▶ [What you have to do] Set down the line that contains "How distantly are" and every line after it to the end of the entries, exactly as they stand and nothing more.

◆ ◆ ◆ ◆

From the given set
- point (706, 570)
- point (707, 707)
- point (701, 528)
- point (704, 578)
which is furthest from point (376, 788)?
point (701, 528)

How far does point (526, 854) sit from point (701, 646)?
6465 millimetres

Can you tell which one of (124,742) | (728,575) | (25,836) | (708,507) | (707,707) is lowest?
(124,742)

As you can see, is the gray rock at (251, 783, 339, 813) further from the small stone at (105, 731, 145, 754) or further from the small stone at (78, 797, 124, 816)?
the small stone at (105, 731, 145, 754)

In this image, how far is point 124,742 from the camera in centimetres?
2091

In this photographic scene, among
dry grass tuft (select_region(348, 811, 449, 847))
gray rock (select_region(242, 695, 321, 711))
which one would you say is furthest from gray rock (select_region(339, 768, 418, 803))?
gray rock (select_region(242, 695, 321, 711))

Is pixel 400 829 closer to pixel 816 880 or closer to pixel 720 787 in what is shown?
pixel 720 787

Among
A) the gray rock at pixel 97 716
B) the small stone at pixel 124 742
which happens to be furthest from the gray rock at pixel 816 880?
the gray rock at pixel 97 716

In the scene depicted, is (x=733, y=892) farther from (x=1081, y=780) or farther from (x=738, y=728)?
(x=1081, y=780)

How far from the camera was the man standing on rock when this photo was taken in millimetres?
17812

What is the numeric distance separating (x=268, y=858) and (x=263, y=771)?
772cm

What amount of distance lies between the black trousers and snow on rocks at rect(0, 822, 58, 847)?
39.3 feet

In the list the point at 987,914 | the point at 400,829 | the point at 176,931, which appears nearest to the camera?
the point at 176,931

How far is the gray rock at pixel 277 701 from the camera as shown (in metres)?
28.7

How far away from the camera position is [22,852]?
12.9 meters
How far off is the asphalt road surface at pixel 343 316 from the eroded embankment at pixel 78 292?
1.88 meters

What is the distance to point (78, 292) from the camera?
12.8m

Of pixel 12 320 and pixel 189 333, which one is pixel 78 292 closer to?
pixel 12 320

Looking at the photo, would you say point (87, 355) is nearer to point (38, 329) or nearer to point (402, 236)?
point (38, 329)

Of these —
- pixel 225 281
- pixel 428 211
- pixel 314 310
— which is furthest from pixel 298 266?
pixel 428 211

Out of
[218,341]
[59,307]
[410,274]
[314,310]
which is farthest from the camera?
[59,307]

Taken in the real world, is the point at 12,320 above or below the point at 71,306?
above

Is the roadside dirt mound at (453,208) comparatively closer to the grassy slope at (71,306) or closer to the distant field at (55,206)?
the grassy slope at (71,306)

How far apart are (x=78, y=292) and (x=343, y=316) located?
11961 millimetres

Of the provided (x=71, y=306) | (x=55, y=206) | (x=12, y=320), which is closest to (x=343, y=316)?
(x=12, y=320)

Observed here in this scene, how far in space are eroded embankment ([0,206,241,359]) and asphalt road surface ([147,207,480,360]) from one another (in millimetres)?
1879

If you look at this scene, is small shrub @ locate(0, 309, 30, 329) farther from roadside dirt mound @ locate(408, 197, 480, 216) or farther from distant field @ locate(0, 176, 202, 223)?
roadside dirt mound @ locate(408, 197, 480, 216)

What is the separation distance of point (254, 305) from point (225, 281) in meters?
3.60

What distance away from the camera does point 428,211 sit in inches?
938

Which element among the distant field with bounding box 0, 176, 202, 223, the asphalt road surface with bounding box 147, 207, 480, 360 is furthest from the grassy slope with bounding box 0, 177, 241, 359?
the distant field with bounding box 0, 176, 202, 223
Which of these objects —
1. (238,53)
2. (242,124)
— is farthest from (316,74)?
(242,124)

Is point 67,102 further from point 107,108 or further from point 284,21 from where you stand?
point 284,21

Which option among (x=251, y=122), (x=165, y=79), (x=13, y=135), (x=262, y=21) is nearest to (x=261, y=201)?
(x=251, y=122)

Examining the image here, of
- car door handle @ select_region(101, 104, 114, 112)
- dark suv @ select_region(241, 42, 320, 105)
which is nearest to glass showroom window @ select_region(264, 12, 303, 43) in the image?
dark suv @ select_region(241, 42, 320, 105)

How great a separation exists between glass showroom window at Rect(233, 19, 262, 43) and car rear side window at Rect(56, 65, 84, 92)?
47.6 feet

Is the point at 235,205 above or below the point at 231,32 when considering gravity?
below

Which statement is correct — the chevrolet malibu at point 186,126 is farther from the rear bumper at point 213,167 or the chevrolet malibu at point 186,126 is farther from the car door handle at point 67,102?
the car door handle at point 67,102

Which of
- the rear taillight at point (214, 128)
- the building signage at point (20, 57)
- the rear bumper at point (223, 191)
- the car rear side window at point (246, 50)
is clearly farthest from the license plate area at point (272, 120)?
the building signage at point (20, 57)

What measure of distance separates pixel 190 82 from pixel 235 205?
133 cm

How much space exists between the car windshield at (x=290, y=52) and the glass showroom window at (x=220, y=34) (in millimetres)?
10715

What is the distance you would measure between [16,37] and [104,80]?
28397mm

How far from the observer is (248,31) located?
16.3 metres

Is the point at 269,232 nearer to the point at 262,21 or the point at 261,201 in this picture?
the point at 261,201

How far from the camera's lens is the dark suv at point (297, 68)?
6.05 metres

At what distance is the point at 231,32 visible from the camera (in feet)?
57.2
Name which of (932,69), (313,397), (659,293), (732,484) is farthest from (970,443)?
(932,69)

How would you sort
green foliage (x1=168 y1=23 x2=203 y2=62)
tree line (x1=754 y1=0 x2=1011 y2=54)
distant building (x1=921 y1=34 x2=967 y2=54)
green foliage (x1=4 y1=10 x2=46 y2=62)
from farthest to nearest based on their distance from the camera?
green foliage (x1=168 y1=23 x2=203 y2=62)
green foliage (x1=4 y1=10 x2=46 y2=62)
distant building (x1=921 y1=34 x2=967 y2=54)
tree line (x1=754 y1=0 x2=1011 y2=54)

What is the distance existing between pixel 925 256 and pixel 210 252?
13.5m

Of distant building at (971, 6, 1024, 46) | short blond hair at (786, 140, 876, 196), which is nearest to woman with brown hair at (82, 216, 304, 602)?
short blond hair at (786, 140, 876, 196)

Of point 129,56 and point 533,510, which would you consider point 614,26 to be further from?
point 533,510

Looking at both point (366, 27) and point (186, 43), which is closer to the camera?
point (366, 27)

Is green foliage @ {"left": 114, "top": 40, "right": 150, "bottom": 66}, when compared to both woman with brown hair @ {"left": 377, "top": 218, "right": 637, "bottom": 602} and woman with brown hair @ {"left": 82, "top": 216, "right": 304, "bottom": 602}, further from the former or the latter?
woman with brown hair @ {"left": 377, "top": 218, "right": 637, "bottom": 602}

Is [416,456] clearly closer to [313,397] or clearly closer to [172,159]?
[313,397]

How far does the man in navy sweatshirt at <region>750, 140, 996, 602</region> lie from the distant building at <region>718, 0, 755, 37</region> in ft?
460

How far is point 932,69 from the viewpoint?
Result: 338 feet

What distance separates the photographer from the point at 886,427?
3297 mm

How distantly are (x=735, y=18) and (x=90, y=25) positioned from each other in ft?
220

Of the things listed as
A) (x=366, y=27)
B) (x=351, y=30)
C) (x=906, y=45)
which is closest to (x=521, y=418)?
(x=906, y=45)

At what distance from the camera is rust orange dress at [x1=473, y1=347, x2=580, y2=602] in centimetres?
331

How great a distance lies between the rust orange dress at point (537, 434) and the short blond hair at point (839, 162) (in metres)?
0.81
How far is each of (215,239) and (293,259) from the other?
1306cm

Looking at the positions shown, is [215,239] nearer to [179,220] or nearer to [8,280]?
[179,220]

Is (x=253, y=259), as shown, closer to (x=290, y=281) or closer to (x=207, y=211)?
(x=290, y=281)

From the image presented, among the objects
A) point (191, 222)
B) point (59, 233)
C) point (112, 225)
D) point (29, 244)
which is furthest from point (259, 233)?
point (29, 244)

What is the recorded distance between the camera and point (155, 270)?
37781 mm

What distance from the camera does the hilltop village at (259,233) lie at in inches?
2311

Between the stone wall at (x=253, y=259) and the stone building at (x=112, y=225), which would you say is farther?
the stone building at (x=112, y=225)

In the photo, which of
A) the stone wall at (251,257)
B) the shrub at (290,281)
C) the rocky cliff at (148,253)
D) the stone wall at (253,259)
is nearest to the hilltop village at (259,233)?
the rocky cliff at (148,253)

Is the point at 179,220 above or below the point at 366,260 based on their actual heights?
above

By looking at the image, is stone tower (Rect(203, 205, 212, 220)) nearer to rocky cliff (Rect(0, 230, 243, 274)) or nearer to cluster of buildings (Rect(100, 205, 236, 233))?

◆ ◆ ◆ ◆

▶ [Reply]
How distantly are (x=735, y=18) and (x=90, y=25) positioned from each other in ft?
220

Of the things listed as
A) (x=366, y=27)
B) (x=351, y=30)
C) (x=906, y=45)
which is closest to (x=521, y=418)?
(x=906, y=45)

At what distance from the camera is rust orange dress at [x1=473, y1=347, x2=580, y2=602] in centimetres?
331

How great a distance lies between the rust orange dress at point (537, 434) and the short blond hair at point (839, 162) (in metres)?
0.81
How far is each of (215,239) and (293,259) from the other?
1306cm

Looking at the positions shown, is [215,239] nearer to [179,220] or nearer to [8,280]?
[179,220]

Is (x=253, y=259), as shown, closer to (x=290, y=281) or closer to (x=207, y=211)?
(x=290, y=281)

From the image presented, among the objects
A) point (191, 222)
B) point (59, 233)
C) point (112, 225)
D) point (29, 244)
which is furthest from point (259, 233)?
point (29, 244)

What is the recorded distance between the camera and point (155, 270)?
37781 mm

What distance from the camera does the hilltop village at (259,233) lie at in inches?
2311

Between the stone wall at (x=253, y=259) and the stone building at (x=112, y=225), which would you say is farther?
the stone building at (x=112, y=225)

In the photo, which of
A) the stone wall at (251,257)
B) the shrub at (290,281)
C) the rocky cliff at (148,253)
D) the stone wall at (253,259)
is nearest to the hilltop village at (259,233)?
the rocky cliff at (148,253)

Is the point at 179,220 above or below the point at 366,260 based on their actual heights?
above

By looking at the image, is stone tower (Rect(203, 205, 212, 220)) nearer to rocky cliff (Rect(0, 230, 243, 274)) or nearer to cluster of buildings (Rect(100, 205, 236, 233))?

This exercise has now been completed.